**TASK GOAL**
Would you please write out each of the entries below exactly, omitting pictures?

**TASK INPUTS**
**********

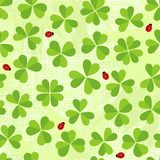 Green clover meadow with little ladybirds pattern  Royalty Free Stock Image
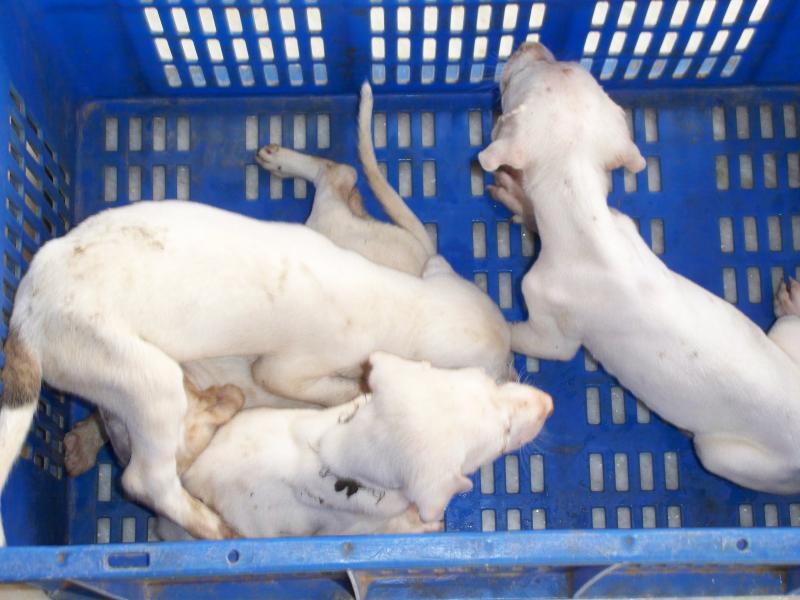Mudhol Hound Puppies: Mudhol Chreeni Mudholhoundmudhol Hound Breed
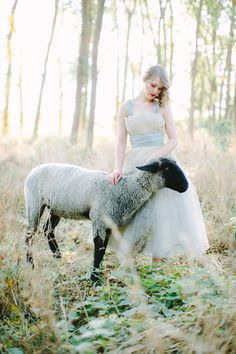 adorable sheep for bridal shoot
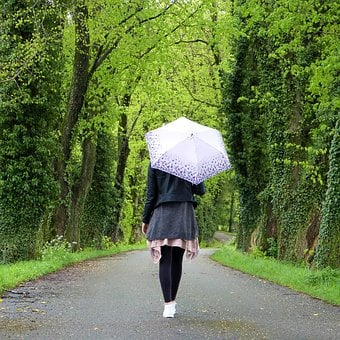 Young Woman, Girl, Umbrella, Rain, Out, In The Free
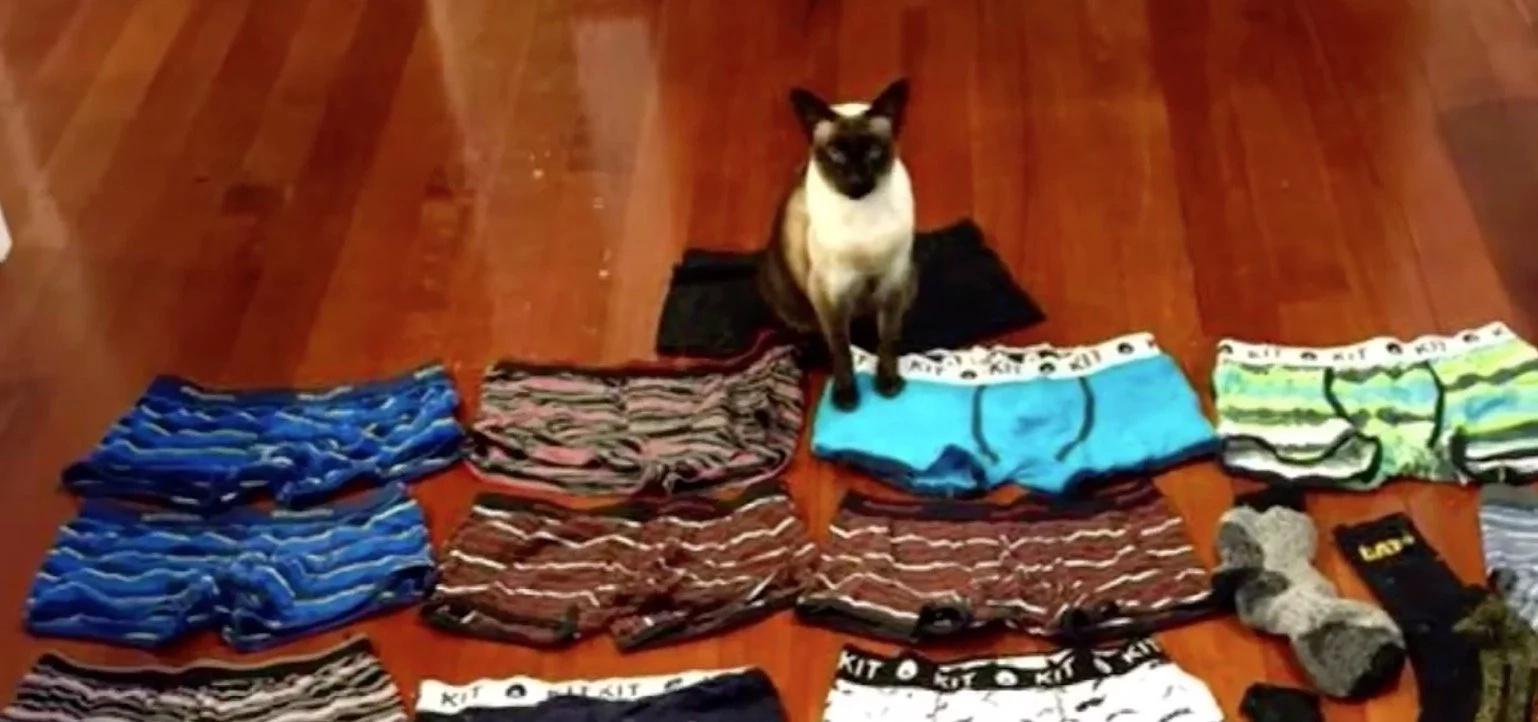 Cat with Underwear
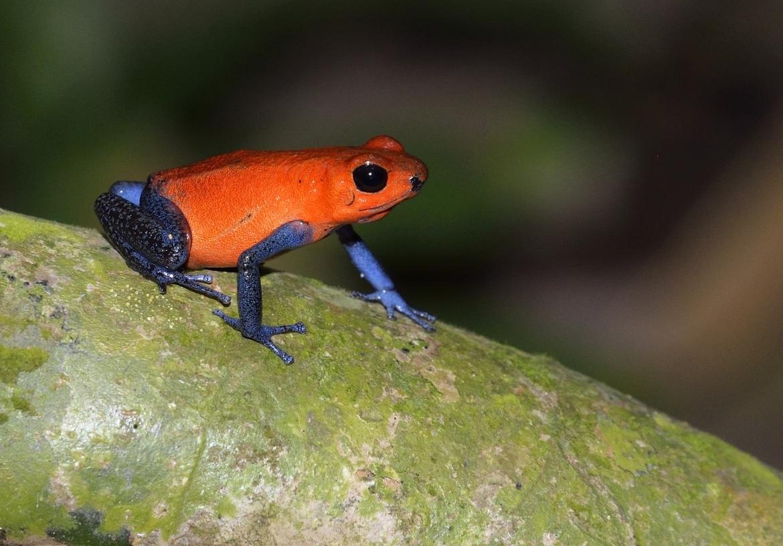 strawberry poison dart frog, strawberry poison dart frog photos, costa rica photos, costa rica wildlife photos, poison dart frogs in costa rica, frogs in costa rica, photos of poison dart frogs in costa rica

**********

**RESPONSE TO THE EXERCISE**
 Green clover meadow with little ladybirds pattern  Royalty Free Stock Image
Mudhol Hound Puppies: Mudhol Chreeni Mudholhoundmudhol Hound Breed
 adorable sheep for bridal shoot
 Young Woman, Girl, Umbrella, Rain, Out, In The Free
 Cat with Underwear
 strawberry poison dart frog, strawberry poison dart frog photos, costa rica photos, costa rica wildlife photos, poison dart frogs in costa rica, frogs in costa rica, photos of poison dart frogs in costa rica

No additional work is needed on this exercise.